Arons v NJ - Sarokin Bench Decision (5.2MB PDF)


New Jersey was horrified to learn that the case would go forward, and that I had discovery rights for what officials thought were private documents. Through discovery I learned about the political connections and corruption imbedded in the state fabric of special education, not known during federal investigation.

Once that action was filed, many of the OAL judges reacted negatively, some becoming overtly hostile both to me and the parents who sought me out. For the first time I began loosing case after case, with personal attacks on and off the record from certain judges who seemed to be assigned to me over and over again.

1987 - Sarokin’s District Court decision in Arons was issued. After extensive depositions, discovery, briefs, and oral argument, Judge Sarokin held that the Court had no authority to award me fees for my work, but that “Legislation seems appropriate, and possibly necessary, to compensate those persons such as plaintiff, who are providing a vital service to the handicapped which may not be available otherwise.” Judge Sarokin inquired of the State about the news blackout. It was not denied.

In what can only be Divine Providence, I was referred to David Vladeck at Public Citizen Litigation Group after receiving the Sarokin decision in the mail. I was in Mr. Vladeck’s office 24 hours after making the first call to him. Public Citizen accepted my case and many subsequent cases. I will be, and families will be forever in their debt.

Sarokin District Court Decision (5.3MB PDF)

1987-1990 - A New Jersey parent, Edward Heldman, moved to Minisink, New York with his wife and son, a child I had represented in 1984 at OAL. The family could not find representation in New York and, as a result, asked me to represent them in their dispute with Minisink, a precedent setting case which Mr. Heldman later took to the federal level. (Heldman ex rel. T.H. v. Sobol, 962F.2d 148); (2d Cir.1992). This case introduced me to the peculiarities of the New York system of due process, as well as the tightly controlled political structure around it.

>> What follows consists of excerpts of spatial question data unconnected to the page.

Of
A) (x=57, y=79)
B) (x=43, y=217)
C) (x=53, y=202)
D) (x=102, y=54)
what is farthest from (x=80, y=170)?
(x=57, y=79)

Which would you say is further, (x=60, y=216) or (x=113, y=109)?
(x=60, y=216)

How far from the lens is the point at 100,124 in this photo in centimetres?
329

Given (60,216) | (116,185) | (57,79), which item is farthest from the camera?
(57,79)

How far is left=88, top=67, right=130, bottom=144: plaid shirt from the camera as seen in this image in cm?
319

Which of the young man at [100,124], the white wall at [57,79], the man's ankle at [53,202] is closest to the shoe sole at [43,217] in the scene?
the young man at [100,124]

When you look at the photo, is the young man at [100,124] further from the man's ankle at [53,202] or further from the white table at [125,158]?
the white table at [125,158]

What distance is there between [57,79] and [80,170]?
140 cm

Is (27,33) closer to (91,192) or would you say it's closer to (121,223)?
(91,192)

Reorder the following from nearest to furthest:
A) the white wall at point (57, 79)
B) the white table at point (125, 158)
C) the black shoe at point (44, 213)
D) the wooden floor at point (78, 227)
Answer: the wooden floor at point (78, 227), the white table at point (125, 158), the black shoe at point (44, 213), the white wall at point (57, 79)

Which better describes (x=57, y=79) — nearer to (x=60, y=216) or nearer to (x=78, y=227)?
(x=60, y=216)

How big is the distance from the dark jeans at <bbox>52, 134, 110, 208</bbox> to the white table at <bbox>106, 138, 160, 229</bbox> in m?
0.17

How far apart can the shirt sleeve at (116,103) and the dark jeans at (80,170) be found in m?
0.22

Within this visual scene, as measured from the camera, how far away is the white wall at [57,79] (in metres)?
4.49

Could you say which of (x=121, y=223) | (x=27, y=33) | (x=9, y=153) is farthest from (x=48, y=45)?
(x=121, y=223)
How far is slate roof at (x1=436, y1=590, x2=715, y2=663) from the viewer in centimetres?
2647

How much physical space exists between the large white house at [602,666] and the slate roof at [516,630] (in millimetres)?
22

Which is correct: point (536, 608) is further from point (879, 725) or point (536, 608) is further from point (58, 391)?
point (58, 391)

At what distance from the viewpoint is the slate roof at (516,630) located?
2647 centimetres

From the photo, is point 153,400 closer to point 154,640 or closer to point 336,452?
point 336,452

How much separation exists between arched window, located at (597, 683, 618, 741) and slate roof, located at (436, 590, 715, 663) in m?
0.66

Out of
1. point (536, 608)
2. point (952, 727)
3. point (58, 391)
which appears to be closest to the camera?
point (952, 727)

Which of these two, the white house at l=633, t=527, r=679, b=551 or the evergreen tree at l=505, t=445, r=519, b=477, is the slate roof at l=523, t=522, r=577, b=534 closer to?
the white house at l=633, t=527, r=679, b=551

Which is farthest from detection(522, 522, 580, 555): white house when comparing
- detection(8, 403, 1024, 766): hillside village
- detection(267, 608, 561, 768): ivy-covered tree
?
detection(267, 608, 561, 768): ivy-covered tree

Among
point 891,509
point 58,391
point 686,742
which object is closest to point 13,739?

1988 - The 3rd circuit ruling was published in Arons v. New Jersey Board of Education, 842 F.2d 58; (3rd Cir.1988), EHLR 559:358. The Third Circuit held that I could be paid as a consultant or expert, but that individual States controlled who practiced law there. On August 12, 1988, Mr. Vladeck and Public Citizen filed an appeal of the 3rd Circuit decision to the U.S. Supreme Court. It was not accepted. This was to be the first of my three strikes at bat at the U.S. Supreme Court.

3rd Circuit Ruling (2.2MB PDF)

1989 - Following the 3rd Circuit decision, New Jersey attempted to pass a rule disallowing nonlawyer representation at OAL. The proposed rule change was published in the New Jersey Register, specifically naming me as the object of the new rule governing representation in special education hearings. As a result, over 10,000 signatures and letters were received by the State on the issue. Three public hearings were held in different regions of the state. The only group who supported the proposed rule was the Education Law Center. Everyone else, including Governor James Florio, supported withdrawal of the proposed rule. An OAL judge, Beatrice Tylecki, was assigned to write a decision based on input from the public hearings. Her decision supported passing of the rule. It was later vacated when the State passed a specific rule permitting nonlawyer representation in hearings, provided the representative had special knowledge in special education.